┌─ GIVEN RECORDS

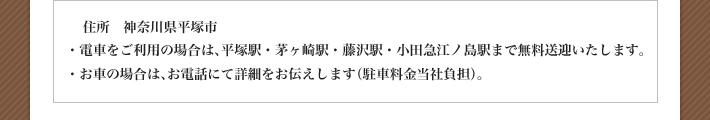 住所 神奈川県平塚市 ・電車をご利用の場合は、平塚駅・茅ヶ崎駅・藤沢駅・小田急江ノ島駅まで無料送迎いたします。 ・お車の場合は、お電話にて詳細をお伝えします(駐車料金当社負担)。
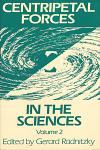 Centripetal Forces in the Sciences, Vol 2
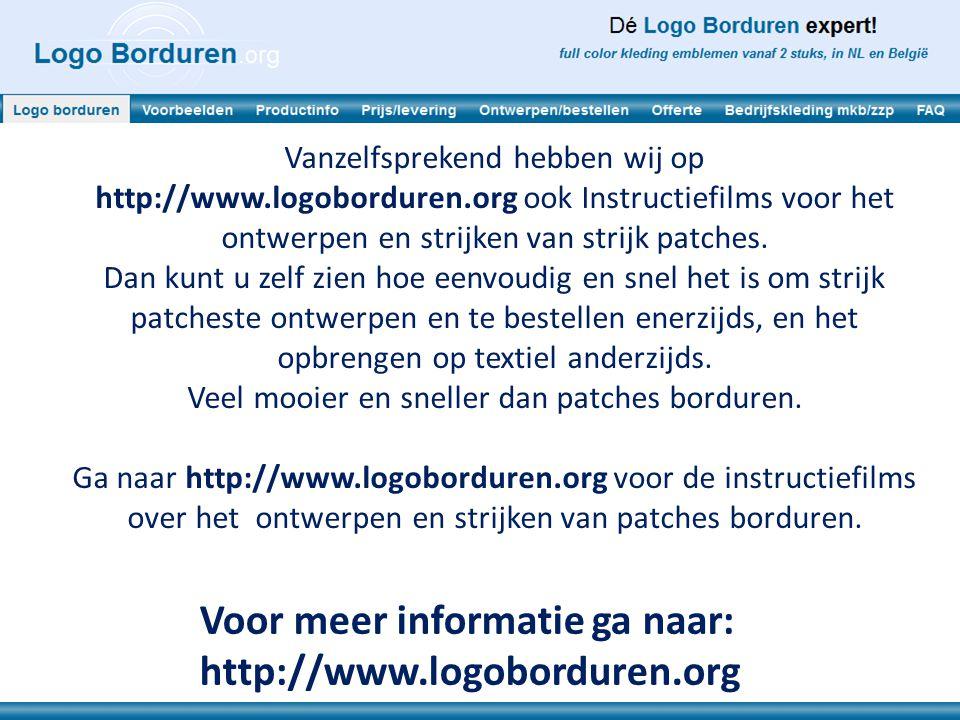 Voor meer informatie ga naar: http://www.logoborduren.org Vanzelfsprekend hebben wij op http://www.logoborduren.org ook Instructiefilms voor het ontwerpen en strijken van strijk patches.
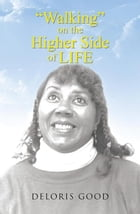 Walking on the Higher Side of Life by Deloris Good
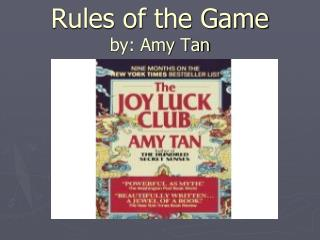 Rules of the Game by: Amy Tan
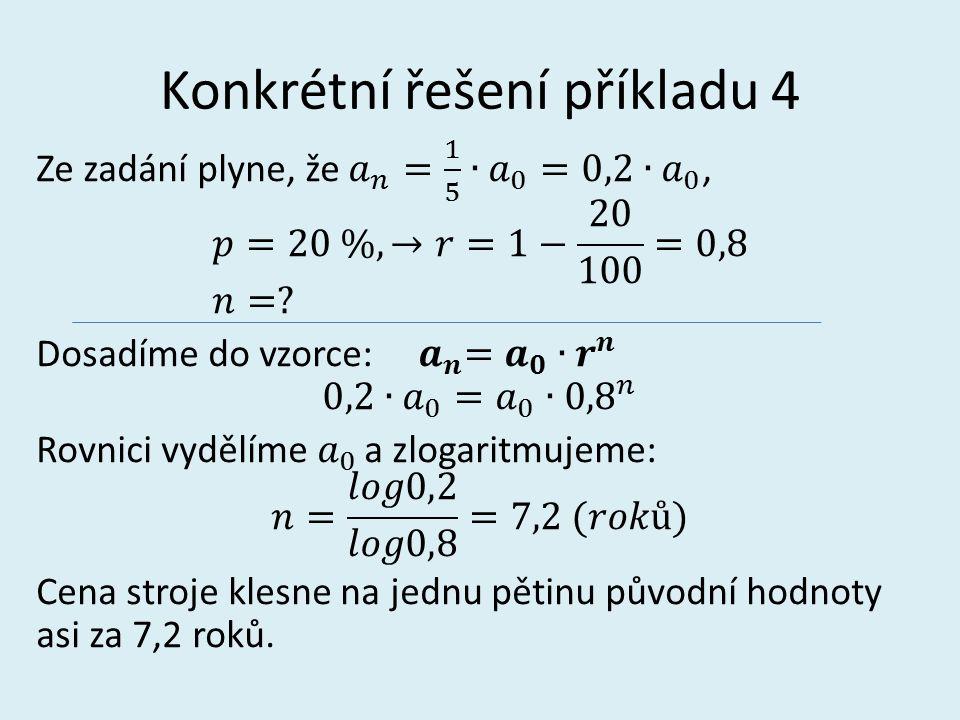 Konkrétní řešení příkladu 4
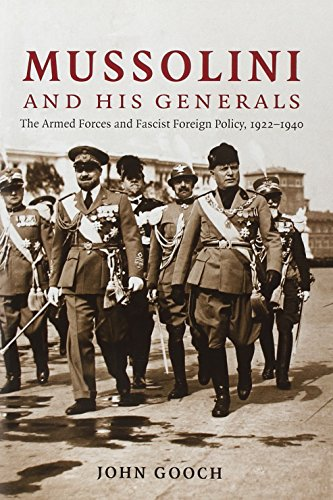 Mussolini and his Generals: The Armed Forces and Fascist Foreign Policy, 1922-1940 (Cambridge Military Histories), Gooch, John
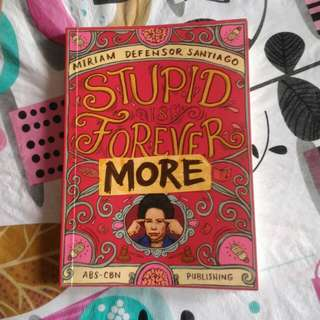 Stupid Forever More By Miriam Defensor Santiago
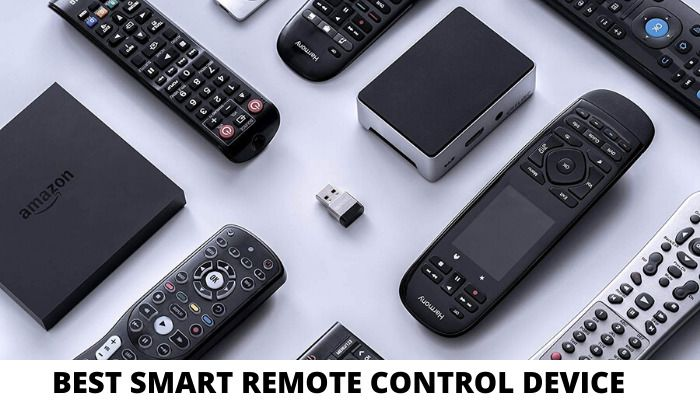 Best Smart Remote Control Devices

└─

▶ [ACTIVITY]: Your job is to restate, word for word, only the lines from the one holding "Walking on the" through the end of the material; pictures stay out.

▶ [TASK ANSWER]:
 Walking on the Higher Side of Life by Deloris Good
 Rules of the Game by: Amy Tan
 Konkrétní řešení příkladu 4
 Mussolini and his Generals: The Armed Forces and Fascist Foreign Policy, 1922-1940 (Cambridge Military Histories), Gooch, John
 Stupid Forever More By Miriam Defensor Santiago
 Best Smart Remote Control Devices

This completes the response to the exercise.